Il modello “Holly Hepburn” per riprendersi se stesse con l’eleganza

Stato Donna, 24 novembre 2021. Sono trascorsi più di sessant’anni dal romanzo di Truman Capote ambientato nella New York degli anni Quaranta, che ebbe un successo rumoroso grazie al film del regista Blake Edwards e che vide come protagonista l’impareggiabile Audrey Hepburn nei panni di Holly, donna che celebra il trionfo dello stile e dell’eleganza.

La Holly interpretata da Audrey Hepburn è uno dei personaggi femminili più memorabili del nostro secolo, è l’immagine sacra della donna provocatoria, una donna perseguitata dalla sua autentica incapacità di ricambiare amore e fedeltà. È una ragazza che non si preoccupa di riflettere se sia importante dare un nome alle cose, ai legami e ai sentimenti, lei trasuda vanità e accoglie la solitudine per vivere da unica protagonista la propria storyline, difende la propria autonomia e si illude che sia giusto rinunciare all’amore che nella sua mente ha la forma di una gabbia in cui gli uomini la vorrebbero rinchiudere.

Holly è libera, abbandona tutti, e abbandona con disinvoltura anche l’unico essere a cui sembra legata, Gatto, al quale non dà mai un nome per non assoggettarlo e renderlo familiare, lei non vuole che le appartenga nulla e non vuole appartenere. Lei desidera il lusso, i gioielli lo splendore dei party che gli restituiscono una sensazione di cui è stata privata, quella di benessere.

La Holly Hepburn fa rivivere la Holly Capote attraverso una donna con una  personalità di una profondità infettiva che esalta con raffinatezza e stile la ricchezza più feroce che demolisce la mediocrità in tutta la sua interezza, capace di interpretare il lusso di Tiffany attraverso una classe che respinge l’esibizionismo più ordinario e rozzo, è una che si acquieta passeggiando tra le vetrine di Tiffany senza sembrare inopportuna e superficiale, mai scomposta nei movimenti. E ammira e si fa ammirare.

 

Foto: Vanity Fair

Colazione da Tiffany non racconta di una donna il cui nome è Holly, ma rielabora un modello antropologico: un essere umano indulgente con sé stesso e unidirezionale a tratti primordiale e fragile per antonomasia, che si nutre d’istinto e di cambiamenti, e che è accessibile solo se accolto e rispettato. Nonostante sia una donna posseduta da un cortese scetticismo esibito anche con audacia è in tutta la sua costituzione segno rappresentativo di raffinatezza e di ammirazione, è l’evocazione dell’eleganza senza alcun effetto speciale o filtro. Vorremmo essere tutte Lei, già.

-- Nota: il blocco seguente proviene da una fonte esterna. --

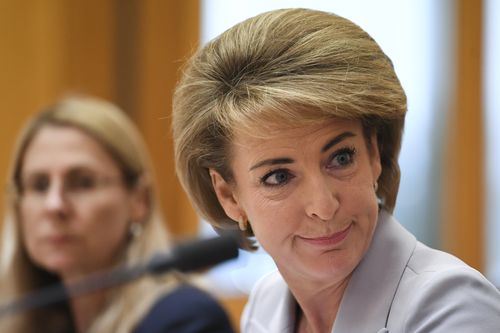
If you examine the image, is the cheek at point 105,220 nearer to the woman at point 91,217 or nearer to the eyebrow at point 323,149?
the woman at point 91,217

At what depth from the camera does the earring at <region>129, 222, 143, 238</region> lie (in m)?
2.19

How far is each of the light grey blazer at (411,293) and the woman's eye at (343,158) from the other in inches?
4.3

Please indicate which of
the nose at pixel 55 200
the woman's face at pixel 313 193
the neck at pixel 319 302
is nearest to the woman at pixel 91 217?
the nose at pixel 55 200

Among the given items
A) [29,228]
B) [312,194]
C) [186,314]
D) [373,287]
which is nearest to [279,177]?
[312,194]

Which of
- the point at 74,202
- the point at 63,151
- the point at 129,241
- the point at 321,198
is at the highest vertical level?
the point at 321,198

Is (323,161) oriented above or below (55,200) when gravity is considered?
above

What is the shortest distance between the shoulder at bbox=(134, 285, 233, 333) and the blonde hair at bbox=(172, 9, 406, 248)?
3.50 feet

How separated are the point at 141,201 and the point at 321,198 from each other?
140 cm

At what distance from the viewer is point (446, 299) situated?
87 centimetres

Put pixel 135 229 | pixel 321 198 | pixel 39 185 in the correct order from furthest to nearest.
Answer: pixel 135 229 → pixel 39 185 → pixel 321 198

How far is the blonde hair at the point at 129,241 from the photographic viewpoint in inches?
81.7

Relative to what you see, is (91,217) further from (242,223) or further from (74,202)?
(242,223)

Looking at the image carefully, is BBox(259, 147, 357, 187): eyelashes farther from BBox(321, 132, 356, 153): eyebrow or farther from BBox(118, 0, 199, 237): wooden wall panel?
BBox(118, 0, 199, 237): wooden wall panel

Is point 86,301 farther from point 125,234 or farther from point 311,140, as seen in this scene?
point 311,140
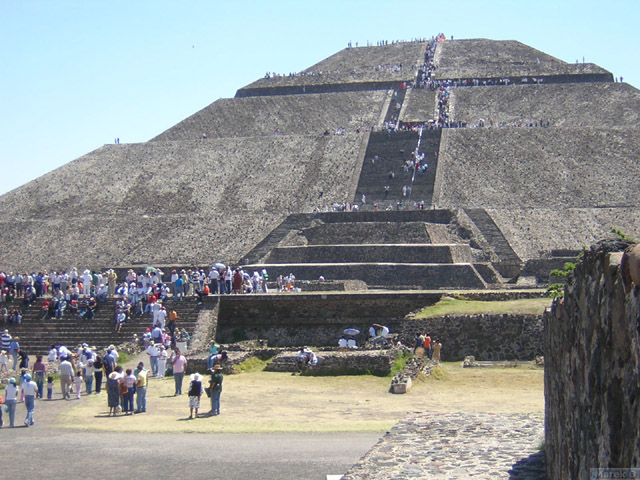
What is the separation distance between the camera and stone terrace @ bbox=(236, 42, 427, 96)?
2849 inches

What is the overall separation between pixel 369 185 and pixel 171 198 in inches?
414

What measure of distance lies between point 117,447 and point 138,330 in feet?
39.3

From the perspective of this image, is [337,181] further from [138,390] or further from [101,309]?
[138,390]

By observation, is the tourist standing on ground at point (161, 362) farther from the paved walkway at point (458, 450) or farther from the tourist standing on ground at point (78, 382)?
the paved walkway at point (458, 450)

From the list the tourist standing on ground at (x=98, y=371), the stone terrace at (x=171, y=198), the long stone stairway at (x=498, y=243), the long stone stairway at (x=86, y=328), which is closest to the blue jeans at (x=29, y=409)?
the tourist standing on ground at (x=98, y=371)

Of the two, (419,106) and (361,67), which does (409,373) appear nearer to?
(419,106)

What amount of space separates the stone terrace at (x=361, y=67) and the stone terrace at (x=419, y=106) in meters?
3.97

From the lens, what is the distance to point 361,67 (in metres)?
76.4

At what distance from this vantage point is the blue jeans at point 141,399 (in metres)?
16.6

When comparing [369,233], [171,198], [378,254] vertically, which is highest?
[171,198]

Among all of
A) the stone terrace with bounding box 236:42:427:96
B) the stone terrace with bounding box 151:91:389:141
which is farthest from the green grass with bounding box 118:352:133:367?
the stone terrace with bounding box 236:42:427:96

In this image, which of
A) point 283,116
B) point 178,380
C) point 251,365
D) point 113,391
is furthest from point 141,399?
point 283,116

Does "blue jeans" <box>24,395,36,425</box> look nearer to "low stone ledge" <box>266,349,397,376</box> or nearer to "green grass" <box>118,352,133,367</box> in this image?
"green grass" <box>118,352,133,367</box>

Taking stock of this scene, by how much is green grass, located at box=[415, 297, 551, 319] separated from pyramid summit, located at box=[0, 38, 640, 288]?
644cm
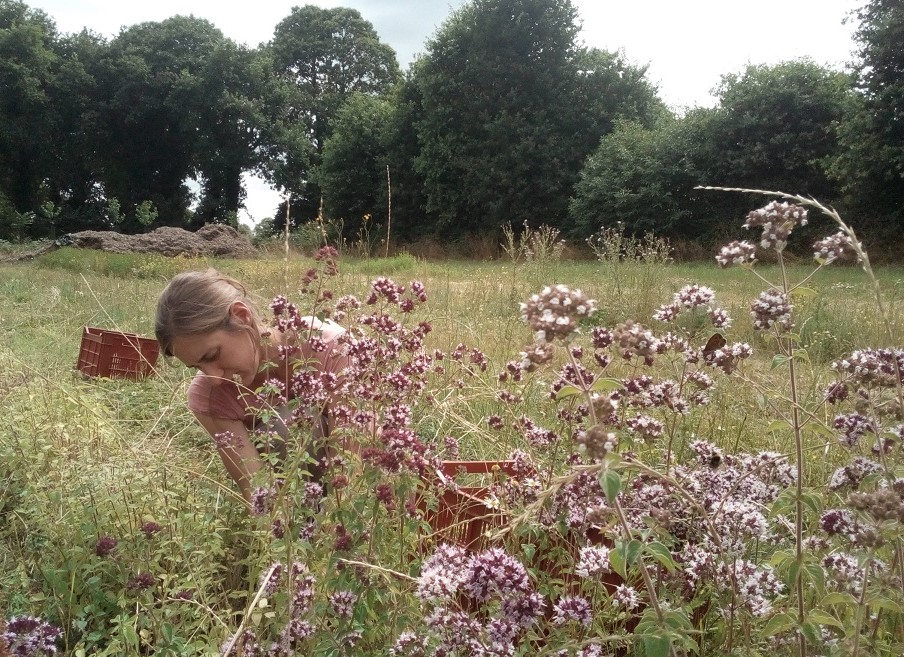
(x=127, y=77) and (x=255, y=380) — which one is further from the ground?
(x=127, y=77)

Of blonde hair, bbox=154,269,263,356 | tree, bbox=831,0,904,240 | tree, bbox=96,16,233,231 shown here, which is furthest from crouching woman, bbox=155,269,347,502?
tree, bbox=96,16,233,231

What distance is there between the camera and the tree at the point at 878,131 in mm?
15609

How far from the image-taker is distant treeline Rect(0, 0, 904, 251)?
18.8 m

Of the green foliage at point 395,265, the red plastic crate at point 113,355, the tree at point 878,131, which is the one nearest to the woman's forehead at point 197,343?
the red plastic crate at point 113,355

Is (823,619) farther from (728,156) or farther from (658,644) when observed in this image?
(728,156)

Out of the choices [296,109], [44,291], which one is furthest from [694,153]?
[296,109]

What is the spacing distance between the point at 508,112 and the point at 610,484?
2419 centimetres

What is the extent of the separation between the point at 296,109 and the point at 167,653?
41564mm

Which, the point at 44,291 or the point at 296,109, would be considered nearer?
the point at 44,291

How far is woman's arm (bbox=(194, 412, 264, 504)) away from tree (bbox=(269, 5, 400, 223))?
38022 millimetres

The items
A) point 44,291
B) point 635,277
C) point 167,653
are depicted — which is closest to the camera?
point 167,653

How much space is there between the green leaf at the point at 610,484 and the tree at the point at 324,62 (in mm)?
40287

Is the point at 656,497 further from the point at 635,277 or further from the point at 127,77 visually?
the point at 127,77

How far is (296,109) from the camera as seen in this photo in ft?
131
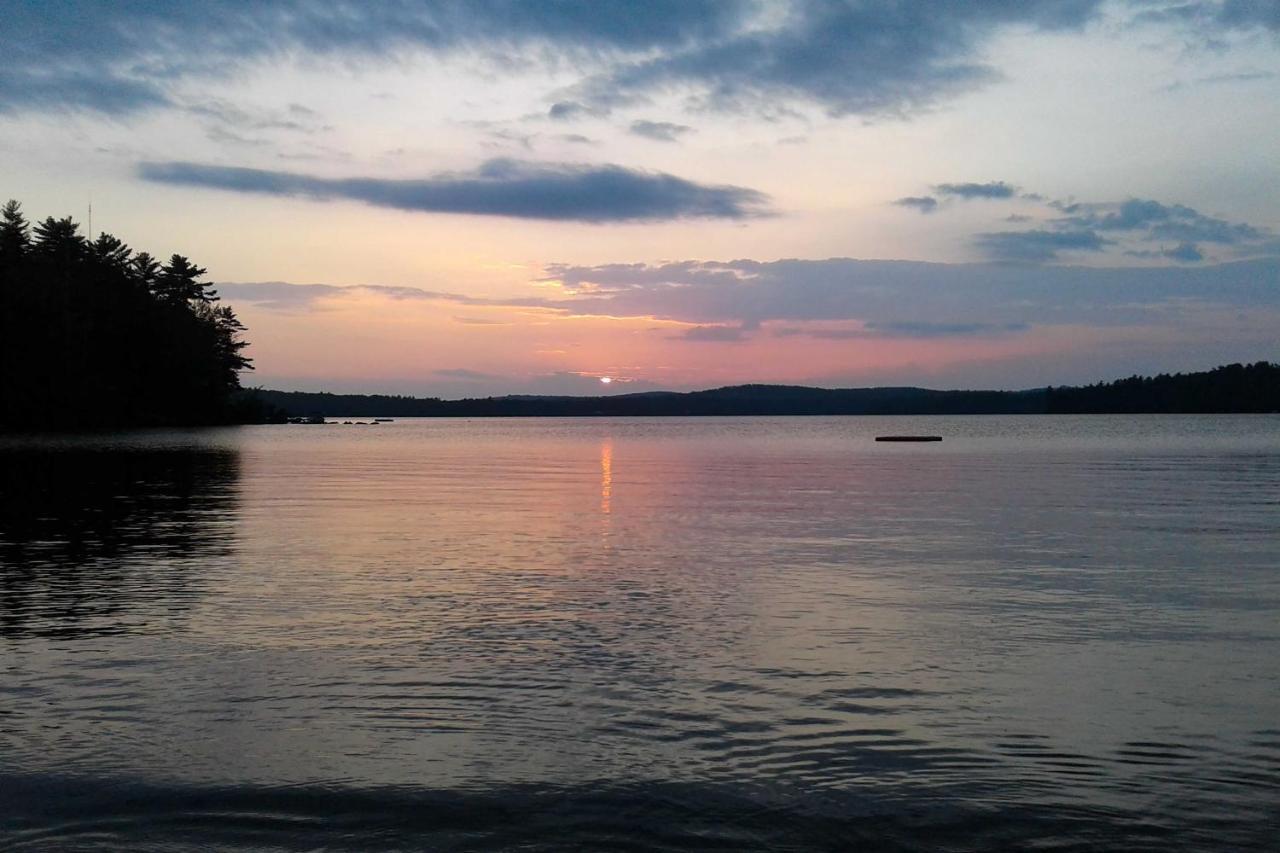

La verità è che alla bellezza esteriore, della forma, conservata nella sua originalità e natura corrisponde una personalità anticonformista e indipendente dalle manipolazioni. Si ricerca la bellezza in stereotipi che non sono autentici, schizzi di profili innaturali. Ci si impasta per diventare più belle, più sottili, più femmine, più armoniose, per appartenere. A chi? A cosa? E se ciò che mancasse oggi è l’eleganza? La classe senza inutili orpelli, la bellezza pulita, chiara e vera. Se solo imitassimo, nella sostanza, il modello antropologico “Holly Hepburn” impareremmo che è fondamentale rinvigorire l’individualità. Null’altro. Scomoda verità.